# Extream Hog Hunting Idea



## big rockpile (Feb 24, 2003)

Ok the Hogs around here are holing up in the Caves along the river.Got Guys begging me to take them Hog Hunting.

Thinking give them $20,Six Pack and a Knife.Have them crawl in there,start stabbing Hogs and I'll shoot what runs out. ig:ig:ig:ig: :run:

What do you think?

big rockpile


----------



## Ed Norman (Jun 8, 2002)

I made a nasty steel spear and took it on a javelina hunt in Texas once. My buddy with his evil black assault rifle laughed at it, but when we started poking around in caves, he liked the looks of that cutlery sticking out in front of me 5 feet. Sadly, no javelinas ran out.


----------



## Capt Quirk (Sep 24, 2011)

I think you have it backwards, friend. Charge them $200 to hunt your land


----------



## tryinhard (Jul 19, 2007)

Just dynamite the front of it and be done with 'em!


----------



## arcticow (Oct 8, 2006)

Rock, if ya send 'em into a hole, tie a rope to one foot to recover the leavin's...


----------



## TedH71 (Jan 19, 2003)

Get someone who has hog dogs and catch dogs. Have the bay dogs work the hogs then send in the catch dogs. End of the story.


----------



## big rockpile (Feb 24, 2003)

Capt Quirk said:


> I think you have it backwards, friend. Charge them $200 to hunt your land


Well this is on Government Land so I can't charge.



tryinhard said:


> Just dynamite the front of it and be done with 'em!
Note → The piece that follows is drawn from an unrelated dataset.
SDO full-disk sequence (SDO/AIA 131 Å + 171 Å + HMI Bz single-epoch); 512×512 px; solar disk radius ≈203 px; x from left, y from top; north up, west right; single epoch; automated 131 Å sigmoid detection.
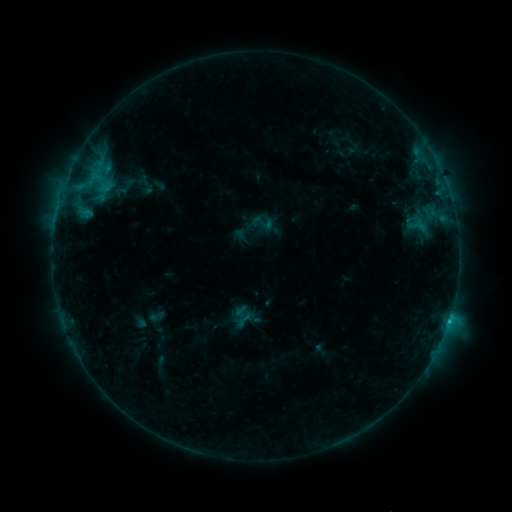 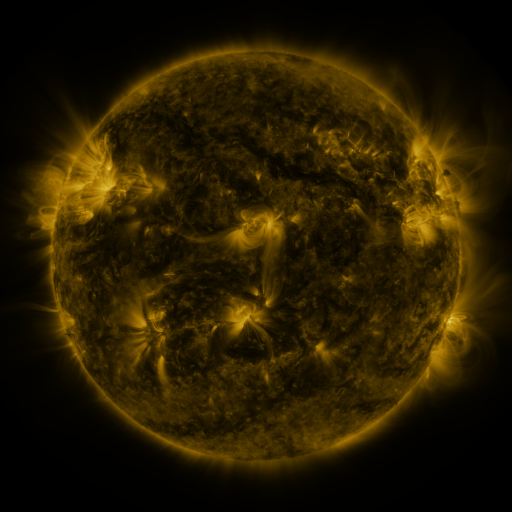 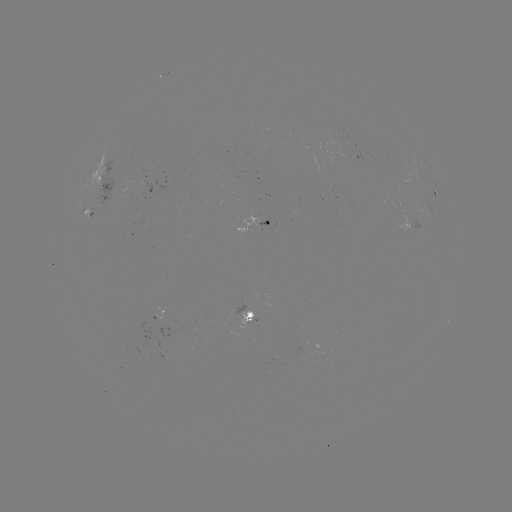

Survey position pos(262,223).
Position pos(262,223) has sigmoid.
There is several of these Caves and I'm just wanting couple for meat not wanting to completely get rid of them.



TedH71 said:


> Get someone who has hog dogs and catch dogs. Have the bay dogs work the hogs then send in the catch dogs. End of the story.


Thought about Dogs just for Fun but can't drive even an ATV in there Dogs aren't that easy to keep up with when you can't drive closer than 3 miles from them.

I went down yesterday where I saw fresh rooting there was two Pickups in there.I know its Deer Hunters thinking they'll get a shot at a Hog,these Animals aren't Deer they are a whole different Critter.

big rockpile


----------



## arcticow (Oct 8, 2006)

TedH71 said:


> Get someone who has hog dogs and catch dogs. Have the bay dogs work the hogs then send in the catch dogs. End of the story.


Works fine if you just want one or 2 at a time, but they soon learn to run, like clear outta the country.


----------



## Pops2 (Jan 27, 2003)

arcticow said:


> Works fine if you just want one or 2 at a time, but they soon learn to run, like clear outta the country.


that's why you get the right dogs for the situation. for example i know fellas that run dogoXstag, american bulldogXstag & pitXgrey to good effect all run silent and catch only.
OTH i know another fella runs a jagd, semi open. the hogs don't fear the little dog all by himself, so he has bayed whole herds effectively (of course they regret this when the dogos & pitXdogos show up to catch 3-4 out of the herd).
honestly most people are either running mediocre dogs or the wrong type of dog.


----------



## oldasrocks (Oct 27, 2006)

big rockpile said:


> Ok the Hogs around here are holing up in the Caves along the river.Got Guys begging me to take them Hog Hunting.
> 
> Thinking give them $20,Six Pack and a Knife.Have them crawl in there,start stabbing Hogs and I'll shoot what runs out. ig:ig:ig:ig: :run:
> 
> ...


Rock are you going to shoot the pig stabbers or the pigs?


----------



## big rockpile (Feb 24, 2003)

oldasrocks said:


> Rock are you going to shoot the pig stabbers or the pigs?


:whistlin:  Better be good,nope they come in handy for other things.

big rockpile


----------



## tinknal (May 21, 2004)

When I was a kid I got the crazy idea to make a snare and crawl into a hay stack that was full of coyote dens.

In retrospect I'm glad no one was home.........


----------



## pancho (Oct 23, 2006)

I had a cousin who had the bright idea of jumping out of the loft of an old abandoned barn into a hay pile that wild hogs liked to spend the night in.
This was the same cousin that enjoyed teasing a brahma bull in a stall below him, that is until his father sneaked up behind him and pushed him into the stall with the bull.


----------



## Frenchy (Sep 28, 2005)

_when my pa was a kid they would lay up ahead of pigs with a catch rope on the ground an snare pigs pull them up in the trees an casterate them an notch their ears for ownership an then release them this worked good on small pigs but didn't do to good for when he caught a 120+ boar once ....... ended up with my pa on the ground an both of his knees cut with tushes an hog coming around for up the middle run on him when it was caught by both ears by his dogs while it fought an squealed my pa limped over an put pistol to it's head an shot it ........ ended up hog in the smoke house ....an lesson learned never catch one too big again hahahahahahaha.............kids need learn things the hard way at times _


----------



## Pops2 (Jan 27, 2003)

Frenchy said:


> _when my pa was a kid they would lay up ahead of pigs with a catch rope on the ground an snare pigs pull them up in the trees an casterate them an notch their ears for ownership an then release them this worked good on small pigs but didn't do to good for when he caught a 120+ boar once ....... ended up with my pa on the ground an both of his knees cut with tushes an hog coming around for up the middle run on him when it was caught by both ears by his dogs while it fought an squealed my pa limped over an put pistol to it's head an shot it ........ ended up hog in the smoke house ....an lesson learned never catch one too big again hahahahahahaha.............kids need learn things the hard way at times _


that's what happens when you think you can do better than the kid in old yeller.


----------